Optical flow analysis is part of the fully decoupled video encoder engines, so as long as you get access to the output of that (
https://developer.nvidia.com/blog/an-introduction-to-the-nvidia-optical-flow-sdk/), and manage to feed it specifically non-ambigous buffers (you don't want to get caught up on repeated patterns in textured content, and absolutely no illumination!), you should get an accurate forward motion vector field down to 4 pixels granularity. And you got enough throughput to do this 4k@120fps forward-only, with significance values for the motion-estimate itself free on the house.
You then only need to choose a threshold where the (adjusted) significance is too low for your quality target, and render these parts in the highest resolution you can afford.
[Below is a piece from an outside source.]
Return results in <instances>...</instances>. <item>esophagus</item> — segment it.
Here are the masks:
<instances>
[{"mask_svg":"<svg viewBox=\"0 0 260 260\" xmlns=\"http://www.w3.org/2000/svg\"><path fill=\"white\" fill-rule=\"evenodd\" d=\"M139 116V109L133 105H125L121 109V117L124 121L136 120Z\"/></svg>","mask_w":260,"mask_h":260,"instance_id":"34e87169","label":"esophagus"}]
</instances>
For the stuff you can patch, remember to degrade the significance of data you haven't redrawn for a couple of frames (where the motion vector was also non-zero) so you know you need to refresh eventually.
You don't even *want* TSAA side effects like motion blur if you can just get a stable, high frame rate instead, even if you lagging behind by 2-3 frames (as you can't extrapolate as easily as interpolate). And you don't want multi-frame accumulation of details either if you can just opt to "render the stuff that matters at full detail NOW", and get away with rendering nothing but highly simplified proxies into minimal buffers only for the rest.
Think of the whole up-scaling stuff less like a denoiser, but rather take inspiration from video compression. That's all about encoding - or in this case re-creating - only the minimal amount of information necessary to introduce details which are new in a frame, while straight-out copying the rest, as long as you can get away with it.